Suppose you have a CSV file named trainees.csv in the root directory of your project. To run the Rake task, you would use:

bundle exec rake trainee:remove_duplicates\[trainees.csv\]

This command will:

  1. Open the trainees.csv file.
  2. Run through each row, using the "id" field to find the corresponding trainee in the database.
  3. If found, it will find and discard any other trainee that has the same email address.
  4. If not found, it will print a message stating that the trainee was not found.
  5. Once the task finishes running through all rows in the CSV, it will print "Task completed."

Resolving Incorrect provider_type on Publish: Ensuring Trainees are Created on Register

Steps to Take:

  1. Correct the provider_type on Publish

    • Once the provider type is corrected, the Apply applications will be imported, and new trainees will be created.
  2. Identify the apply_id on Register

    • Retrieve the apply_id from the ApplyApplication table using the following query:

      application_choice_ids = ApplyApplication.where(accredited_body_code: "2N2", recruitment_cycle_year: 2024, state: :non_importable_hei).pluck(:apply_id)
  3. Touch All Relevant ApplicationChoice Entries on Apply

    • Touch the relevant ApplicationChoice records so that when Register calls the API endpoint with the changed_since parameter it will return the applications again:

      ApplicationChoice.where(id: application_choice_ids).touch_all
  4. Delete Related ApplyApplication Entries on Register

    • Remove the associated ApplyApplication records from the Register:

      ApplyApplication.where(apply_id: application_choice_ids).delete_all
  5. Initiate Sidekiq Jobs on Register

    • Trigger the following Sidekiq jobs to complete the process:
      • import_applications_from_apply
      • create_trainees_from_apply

Note: This process will import a fresh copy of the applicants' details and use them to create new records. This ensures that the system realigns with its normal mode of operation, correcting any issues caused by previously imported, potentially stale data.

Lead partners

Converting a provider into lead partner

If a provider loses accreditation and needs to be converted into a lead partner, do the following

  • Find the ids of all providers that need to be converted
  • run the following task including the apostrophes
bundle exec rails 'copy_providers_to_lead_partners:copy[<provider ids separated by spaces>, <provider type, eg hei or scitt>]'

This task should create the new lead partner and associate the providers' users with the new lead partner record.

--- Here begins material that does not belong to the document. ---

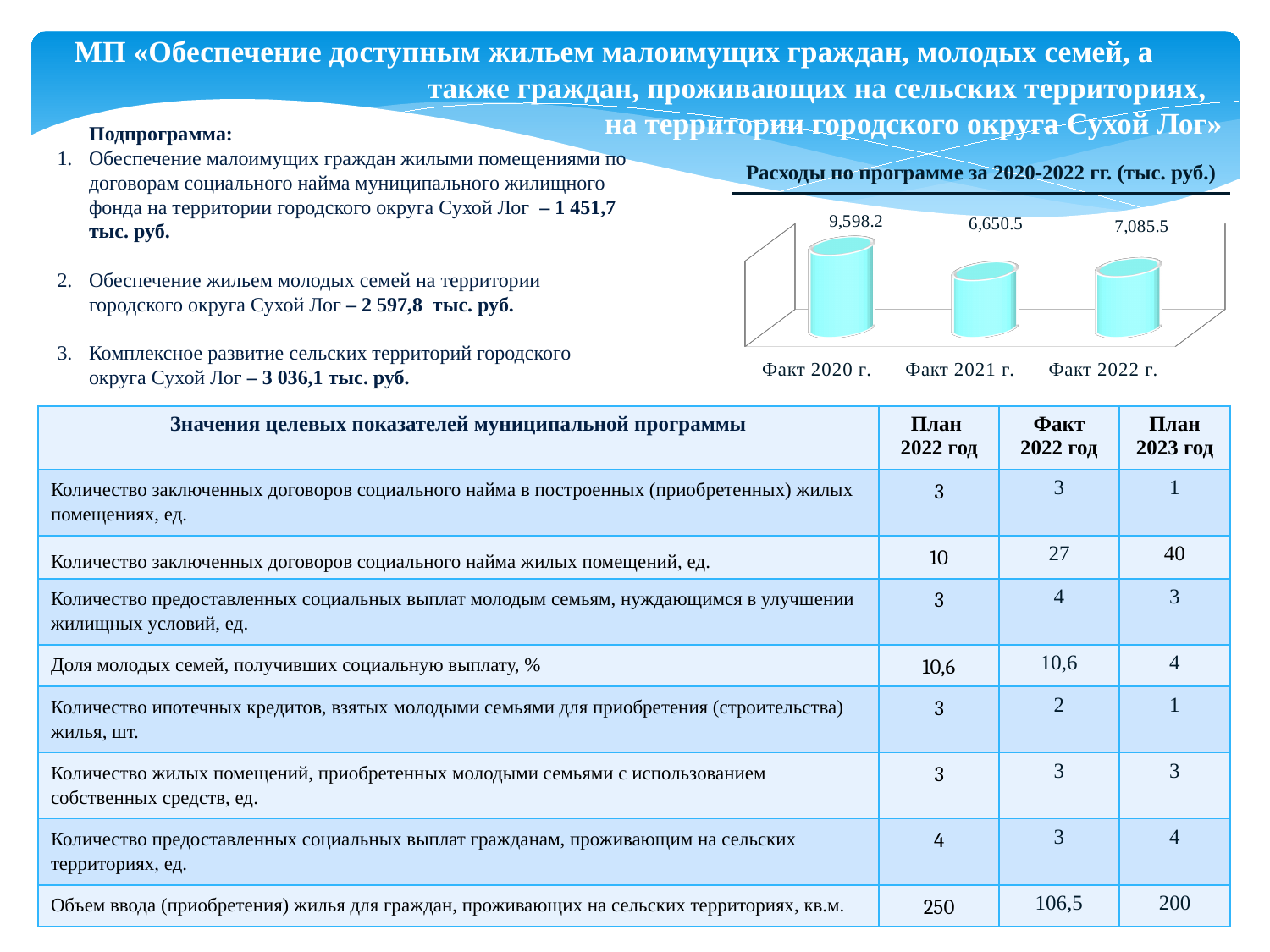
What is the difference between the values for Факт 2022 г. and Факт 2021 г.? 435.0 Do the values rise or fall from Факт 2020 г. to Факт 2021 г.? Fall What is the title of the chart? Расходы по программе за 2020-2022 гг. (тыс. руб.) Which year has the highest expenditure in the chart? Факт 2020 г. What is the value for Факт 2021 г. in the chart? 6,650.5 How many categories are shown in the chart? 3 What kind of chart is shown on the slide? Bar chart What is the value for Факт 2022 г. in the chart? 7,085.5 Which year has the lowest expenditure in the chart? Факт 2021 г. Which is larger, the value for Факт 2022 г. or Факт 2021 г.? Факт 2022 г. What is the difference between the values for Факт 2020 г. and Факт 2021 г.? 2,947.7 What is the value for Факт 2020 г. in the chart? 9,598.2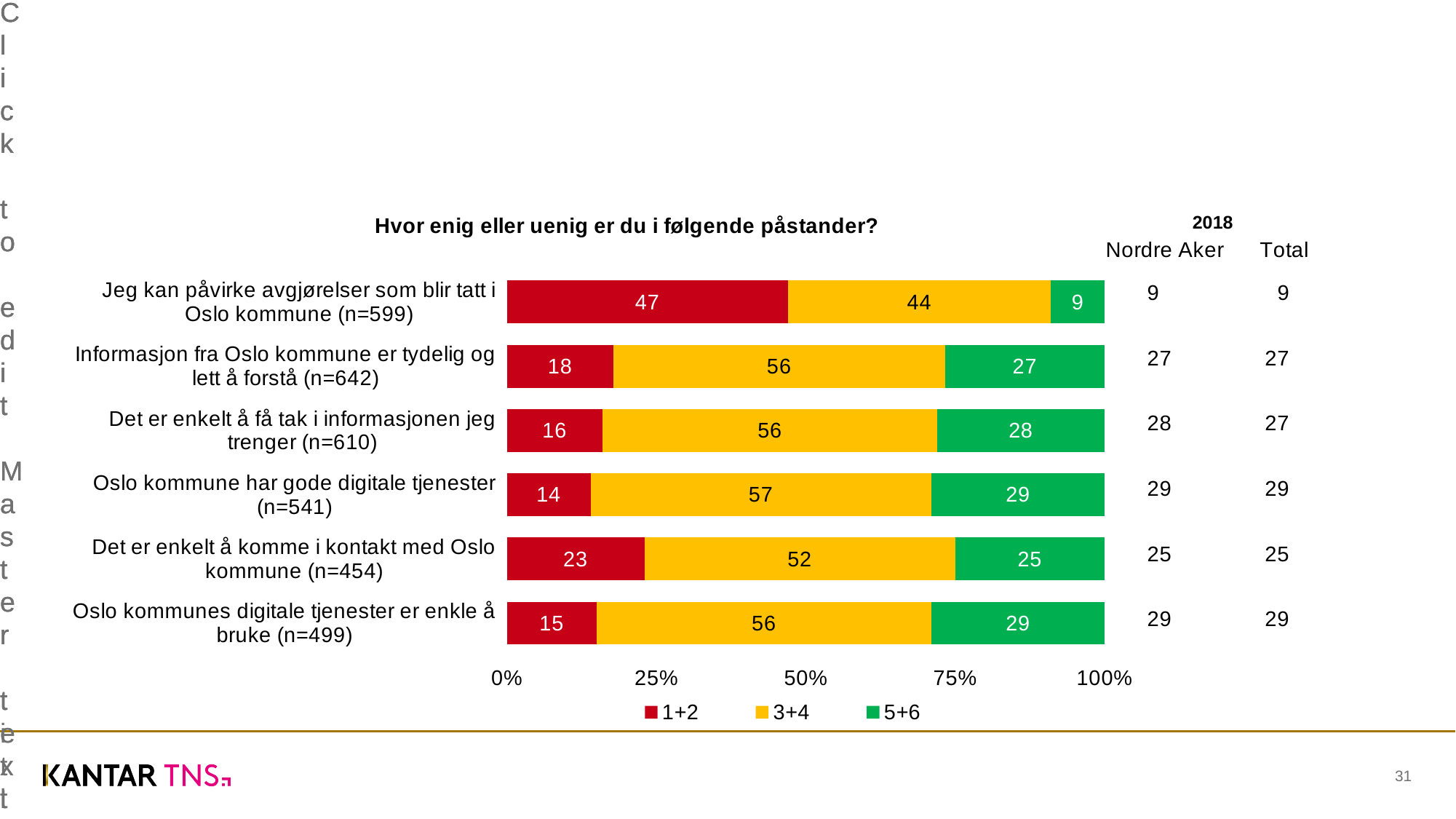
How many statements (categories) are plotted in the chart? 6 Which statement has the highest 1+2 value? Jeg kan påvirke avgjørelser som blir tatt i Oslo kommune Which statement has the lowest 1+2 value? Oslo kommune har gode digitale tjenester What is the value of the 5+6 segment for "Det er enkelt å komme i kontakt med Oslo kommune"? 25 What is the difference between the 1+2 values for "Det er enkelt å komme i kontakt med Oslo kommune" and "Oslo kommunes digitale tjenester er enkle å bruke"? 8 Which statement has the lowest 5+6 value? Jeg kan påvirke avgjørelser som blir tatt i Oslo kommune How many series does the legend list? 3 What is the title of the chart? Hvor enig eller uenig er du i følgende påstander? What is the value of the 3+4 segment for "Oslo kommune har gode digitale tjenester"? 57 Which is larger: the 5+6 value for "Informasjon fra Oslo kommune er tydelig og lett å forstå" or for "Oslo kommune har gode digitale tjenester"? Oslo kommune har gode digitale tjenester What is the value of the 1+2 segment for "Jeg kan påvirke avgjørelser som blir tatt i Oslo kommune"? 47 What kind of chart is shown on the slide? Stacked bar chart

Creating a lead partner from a school

Ensure that the schools data are up to date see docs/setup-development.md

There is UI that the support agent that can use, so no need for a dev.

  1. Find the school in question, https://www.register-trainee-teachers.service.gov.uk/system-admin/schools
  2. Change Is a lead partner? from No to Yes
  3. Confirm it
  4. Verify it, https://www.register-trainee-teachers.service.gov.uk/system-admin/lead-partners

Adding a previous trainee for a former accredited provider

Given a lead partner and the former accredited provider is the same.

lead_partner = LeadPartner.find(1363)

lead_partner.name == lead_partner.provider.name && lead_partner.provider.accredited? == false

trainee = Trainee.new(provider: lead_partner.provider, state: :draft)

Create a draft trainee for lead_partner.provider and ask the support agent to liaise with the provider to ensure that the details are correct, and the dates are correct.

May need overseeing from draft to awarded.